WRITTEN TASK 1:
Copy out the rows word for word, starting at the line containing "Is the position" and running through the last line of the rows.
--- START PASSAGE TO READ ---
Laura: I absolutely want young readers to know that if they are passionate about something, they should persevere! In some ways I feel like I went on a similar journey in the process of getting a book published. Much like cave girl, I had a big idea, and it took awhile for it to come to fruition.  Fortunately, like cave girl, I didn’t give up. I definitely want kids to know that in life you may get rejections, but if you work hard and believe in your ideas, eventually your dreams will come true.

Me: The illustrations by Alexandra Colombo are wonderful.  I love all of the textures she uses. Were there any illustration surprises for you?

Laura: I was so happy to see cave girl’s family. I thought her mother looked very stylish and her father reminds me so much of my husband. I also love how cave girl’s personality shines through on every page. I wanted her to represent every determined little girl out there and I think Alexandra really captured that! I also love the bright purple and orange on the front cover and the fact that cave girl has a torch over her head instead of a light bulb to represent her big idea.
--- END PASSAGE TO READ ---
--- START GIVEN DATA ---
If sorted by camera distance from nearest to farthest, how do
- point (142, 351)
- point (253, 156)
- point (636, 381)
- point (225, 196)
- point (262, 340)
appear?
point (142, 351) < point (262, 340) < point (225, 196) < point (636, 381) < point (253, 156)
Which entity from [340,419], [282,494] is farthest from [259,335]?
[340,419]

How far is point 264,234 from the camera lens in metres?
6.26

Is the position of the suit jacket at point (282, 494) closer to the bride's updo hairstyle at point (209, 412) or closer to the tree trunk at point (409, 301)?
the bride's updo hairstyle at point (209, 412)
--- END GIVEN DATA ---
WRITTEN TASK 2:
In the author interview, what does cave girl have over her head on the front cover in place of a light bulb?

EXERCISE RESPONSE 1:
Is the position of the suit jacket at point (282, 494) closer to the bride's updo hairstyle at point (209, 412) or closer to the tree trunk at point (409, 301)?
the bride's updo hairstyle at point (209, 412)

EXERCISE RESPONSE 2:
A torch.